L'ambassadrice de Syrie à Paris a annoncé mardi sa démission, reconnaissant «la légitimité des demandes du peuple pour plus de démocratie et de liberté», alors que le régime a encore envoyé des renforts de troupes dans une ville du nord-ouest du pays théâtre d'une violente répression.

Si cette démission est confirmée, dans la mesure où la télévision syrienne l'a démentie, Lamia Shakkour sera le premier ambassadeur de Syrie à démissionner depuis le début mi-mars du mouvement de contestation contre le régime.

«Je ne peux soutenir ce cycle de violence (...), ignorer que des manifestants ont trouvé la mort, que des familles vivent dans la douleur», a expliqué Lamia Shakkour sur la chaîne France 24. «J'ai informé le secrétaire personnel du président Bachar al-Assad de mon intention de démissionner».

Cependant, dans une déclaration par téléphone à la télévision syrienne présentée comme venant de Mme Shakkour, l'ambassadrice a démenti toute démission et menacé de porter plainte contre France 24, affirme que l'affaire faisait partie d'une campagne de désinformation contre la Syrie.

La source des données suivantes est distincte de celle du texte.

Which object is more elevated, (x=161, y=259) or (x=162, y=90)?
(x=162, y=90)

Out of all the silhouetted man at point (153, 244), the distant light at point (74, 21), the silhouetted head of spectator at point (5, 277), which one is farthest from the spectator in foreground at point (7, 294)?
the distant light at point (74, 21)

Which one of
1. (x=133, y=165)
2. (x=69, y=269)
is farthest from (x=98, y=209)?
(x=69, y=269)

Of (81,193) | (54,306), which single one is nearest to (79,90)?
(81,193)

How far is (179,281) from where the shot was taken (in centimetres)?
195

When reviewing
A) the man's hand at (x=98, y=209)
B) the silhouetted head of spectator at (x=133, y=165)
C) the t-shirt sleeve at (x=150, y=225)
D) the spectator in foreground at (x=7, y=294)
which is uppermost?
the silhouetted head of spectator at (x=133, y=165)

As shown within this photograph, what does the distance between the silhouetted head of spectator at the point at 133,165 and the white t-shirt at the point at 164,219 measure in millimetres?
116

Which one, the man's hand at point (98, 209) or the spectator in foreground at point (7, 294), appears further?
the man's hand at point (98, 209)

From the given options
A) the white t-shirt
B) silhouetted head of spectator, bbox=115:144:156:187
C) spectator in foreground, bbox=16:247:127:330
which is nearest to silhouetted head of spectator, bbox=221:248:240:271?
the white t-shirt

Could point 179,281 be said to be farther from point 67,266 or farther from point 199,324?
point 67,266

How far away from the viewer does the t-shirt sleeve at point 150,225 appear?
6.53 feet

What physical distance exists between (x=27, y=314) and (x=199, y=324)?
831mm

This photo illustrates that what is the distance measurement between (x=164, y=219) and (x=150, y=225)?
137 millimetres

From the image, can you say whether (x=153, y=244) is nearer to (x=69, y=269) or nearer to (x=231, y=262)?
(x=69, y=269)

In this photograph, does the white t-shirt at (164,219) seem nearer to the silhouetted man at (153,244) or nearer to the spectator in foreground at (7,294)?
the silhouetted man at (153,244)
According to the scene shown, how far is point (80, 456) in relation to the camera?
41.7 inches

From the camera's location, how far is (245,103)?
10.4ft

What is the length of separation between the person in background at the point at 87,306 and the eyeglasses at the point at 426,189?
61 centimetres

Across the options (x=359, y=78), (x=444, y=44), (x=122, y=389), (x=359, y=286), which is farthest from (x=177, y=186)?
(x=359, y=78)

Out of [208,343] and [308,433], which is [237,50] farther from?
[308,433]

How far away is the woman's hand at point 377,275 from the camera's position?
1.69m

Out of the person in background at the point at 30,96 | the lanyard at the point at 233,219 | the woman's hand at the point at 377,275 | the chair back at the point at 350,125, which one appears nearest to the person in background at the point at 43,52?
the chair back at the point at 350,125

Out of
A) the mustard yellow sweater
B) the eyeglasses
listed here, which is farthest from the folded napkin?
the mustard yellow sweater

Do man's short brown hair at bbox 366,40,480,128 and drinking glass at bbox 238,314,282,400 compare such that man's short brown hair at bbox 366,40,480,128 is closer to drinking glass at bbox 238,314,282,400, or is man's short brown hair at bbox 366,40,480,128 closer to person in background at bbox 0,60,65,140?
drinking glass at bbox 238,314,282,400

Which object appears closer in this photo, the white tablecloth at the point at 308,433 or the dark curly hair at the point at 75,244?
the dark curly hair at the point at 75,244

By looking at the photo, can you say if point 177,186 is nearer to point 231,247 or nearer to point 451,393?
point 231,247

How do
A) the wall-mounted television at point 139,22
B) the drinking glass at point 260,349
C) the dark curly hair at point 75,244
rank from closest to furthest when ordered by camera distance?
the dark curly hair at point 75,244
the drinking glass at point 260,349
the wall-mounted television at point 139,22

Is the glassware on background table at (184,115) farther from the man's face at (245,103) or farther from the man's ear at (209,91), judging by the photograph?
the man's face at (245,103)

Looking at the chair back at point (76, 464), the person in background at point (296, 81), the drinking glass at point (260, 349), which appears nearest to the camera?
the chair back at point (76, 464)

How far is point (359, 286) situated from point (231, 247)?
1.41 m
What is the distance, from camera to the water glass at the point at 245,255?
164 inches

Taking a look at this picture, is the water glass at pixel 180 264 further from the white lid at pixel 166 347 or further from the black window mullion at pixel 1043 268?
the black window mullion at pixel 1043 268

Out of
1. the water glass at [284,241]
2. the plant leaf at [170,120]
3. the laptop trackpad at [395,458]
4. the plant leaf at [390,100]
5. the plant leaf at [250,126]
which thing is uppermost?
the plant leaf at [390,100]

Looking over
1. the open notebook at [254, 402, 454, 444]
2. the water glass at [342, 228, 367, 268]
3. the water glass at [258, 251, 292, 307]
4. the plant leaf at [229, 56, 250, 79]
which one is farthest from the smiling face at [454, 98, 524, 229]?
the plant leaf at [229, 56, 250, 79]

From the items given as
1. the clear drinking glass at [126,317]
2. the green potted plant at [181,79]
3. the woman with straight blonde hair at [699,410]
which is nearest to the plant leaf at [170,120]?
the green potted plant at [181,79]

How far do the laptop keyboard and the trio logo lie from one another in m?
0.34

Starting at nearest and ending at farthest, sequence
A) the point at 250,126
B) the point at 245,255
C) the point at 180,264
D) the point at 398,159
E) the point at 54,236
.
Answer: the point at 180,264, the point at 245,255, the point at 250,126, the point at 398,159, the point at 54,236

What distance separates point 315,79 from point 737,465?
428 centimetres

Sur le terrain, des transports de troupes faisaient route vers la ville de Jisr al-Choughour» (nord-ouest), théâtre depuis samedi d'un ratissage de l'armée, a déclaré un militant sur place, précisant que la ville était «survolée toute la nuit par des hélicoptères».

Lundi, les autorités, qui attribuent les troubles dans le pays à «des gangs armés», ont affirmé que 120 policiers avaient été tués à Jisr al-Choughour, dont 80 au QG de la Sécurité, par ces «groupes armés».

Selon le quotidien Al-Watan, proche du pouvoir, «une opération sécuritaire et militaire de grande envergure (doit être) lancée dans des villages de la région de Jisr al-Choughour, après des informations sur la présence de centaines d'hommes armés».

Mais deux militants sur place, contactés par l'AFP à Nicosie, ont démenti les informations sur des «groupes armés» en affirmant que les policiers avaient été tués lors d'une mutinerie au QG de la Sécurité dans la ville située dans le gouvernorat d'Idleb.

Depuis vendredi, des dizaines de manifestants ont été tués dans cette ville connue pour être un fief des Frères musulmans dans les années 1980 et frontalière de la Turquie.

Les Frères musulmans ont assuré dans un communiqué publié mardi à Londres que le mouvement de contestation était «pacifique», accusant «les gangs des services de sécurité» d'être «les seuls meurtriers sur le sol syrien» et le régime de chercher un prétexte pour «justifier plus de violences et de meurtres» et «provoquer une guerre civile».

L'organisation a aussi dénoncé «le silence de la Ligue arabe et de la communauté internationale face aux crimes et aux massacres contre le peuple syrien pacifique et sans armes».

D'autre part, une jeune femme, Amina Abdallah, qui animait un blogue intitulé «une lesbienne à Damas» où elle revendiquait son homosexualité et exprimait ses prises de positions en faveur de la démocratie, a été «enlevée» lundi à Damas par des «hommes armés», a annoncé un membre de sa famille sur son blogue.

Les journalistes étrangers ne peuvent circuler librement en Syrie et par conséquent il est difficile de confirmer de source indépendante ces informations.

À l'étranger, le ministre français des Affaires étrangères Alain Juppé a affirmé que son pays et d'autres puissances occidentales étaient désormais prêtes à risquer un veto de la Russie, un allié du régime syrien, à l'ONU sur leur projet condamnant la violence en Syrie.

«Le président Assad est en train de perdre sa légitimité, il devrait faire des réformes ou partir», a pour sa part déclaré le ministre britannique des Affaires étrangères, William Hague.

En Iran, le président Mahmoud Ahmadinejad a condamné les «ingérences» des États-Unis et de leurs alliés en Syrie, principal allié de Téhéran dans la région.

Amnesty International a jugé «impératif que le Conseil de sécurité de l'ONU, qui a été très silencieux sur ce sujet, vote une condamnation des massacres», l'exhortant à porter l'affaire devant la Cour pénale internationale.

Des associations et des juristes syriens ont d'ailleurs annoncé avoir formellement demandé mardi au procureur de la Cour pénale internationale (CPI) de mener une «analyse préliminaire» de la situation en Syrie, affirmant que le régime syrien a commis des crimes contre l'humanité.

Damas a déjà annoncé la levée de l'état d'urgence, la création d'une commission sur le multipartisme et une amnistie générale mais il a parallèlement continué de mater les manifestants.

Selon des organisations de défense des droits de l'Homme, plus de 1100 civils dont des dizaines d'enfants ont été tués depuis le 15 mars.